* _Texte fourni_:
• • • • • • •
Mes coups de cœur 2020

Chaque année au mois de janvier, je publie mes coups de cœur et m’auto-flagelle du peu de livres lus. Mais pas cette année. Non pas qu’un quelconque objectif soit atteint, mais je pense qu’il est temps d’être indulgents envers nous-mêmes et d’arrêter de courir sans cesse derrière la performance. Après une rude année 2020, je peux dire que 43 ouvrages ont suivi mon quotidien. Neuf m’ont particulièrement marqués : trois français, un danois, un espagnol, trois britanniques et un italien. C’est parti !

19 tonnes, Thierry Vimal, 2019

Il existe des livres qui font mal, mais qu’il est nécessaire d’ouvrir. 19 tonnes est de ceux-là. L’écrivain, Thierry Vimal, revient sur la mort d’Amie, sa fille de treize ans percutée par un camion conduit par un terroriste, le 14 juillet 2016 à Nice. Le livre expose les faits (l’attentat, l’enterrement, les difficiles phases du deuil) mais surtout les émotions tranchantes auxquelles un père meurtri peut être confronté. Pas de fard, pas de tabou : 19 tonnes est autant une catharsis pour l’auteur qu’un fort message d’espoir pour le lecteur : l’acceptation d’un après qui, s’il ne sera toujours qu’un après, doit exister sans haine. « Le froid de l’hiver proche est entré dans la maison, les beaux jours sont scellés, ils s’éloignent sur le fleuve du temps où flottent aussi ma puce, sa mort et sa beauté — terminé l’été 2016, et jamais ne reviendra. » À couper le souffle.
• • • • • • •
* _Extrait de données_:
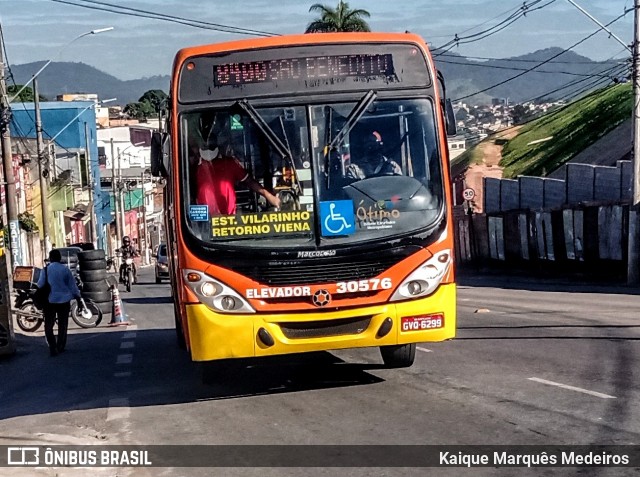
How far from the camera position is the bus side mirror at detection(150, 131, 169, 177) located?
1124cm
• • • • • • •
* _Tâche à réaliser_: Poursuivez le billet sur les coups de cœur 2020 en reprenant juste après sa dernière phrase. Ces données n'ont aucun rapport avec le billet sur les coups de cœur 2020.

* _Réponse attendue_:
La Ferme africaine, Karen Blixen, 1937

Karen Blixen est un femme incroyable qui a eu une vie rocambolesque. Elle en raconte une partie dans La Ferme africaine, qui donnera en 1985 une adaptation sublime (Out of Africa, de Sydney Pollack, avec Robert Redford et Meryl Streep). Partie cultiver le café avec son mari, la Danoise tombe amoureuse du Kenya et de sa belle vallée du Ngong. Si certaines idées font aujourd’hui grincer des dents (une espèce de racisme bienveillant malsain, une vision très colonialiste du Kenya et une passion pour la chasse au lion), l’indépendance de l’autrice est un véritable vent de fraîcheur féministe. « Lorsque mon cœur évoque l’Afrique, je revois les girafes au clair de lune, les champs labourés, les face luisantes de sueur pendant la cueillette du café. L’Afrique se souvient-elle encore de moi ? Est-ce que l’air vibre sur la plaine en reflétant une couleur que je portais ? »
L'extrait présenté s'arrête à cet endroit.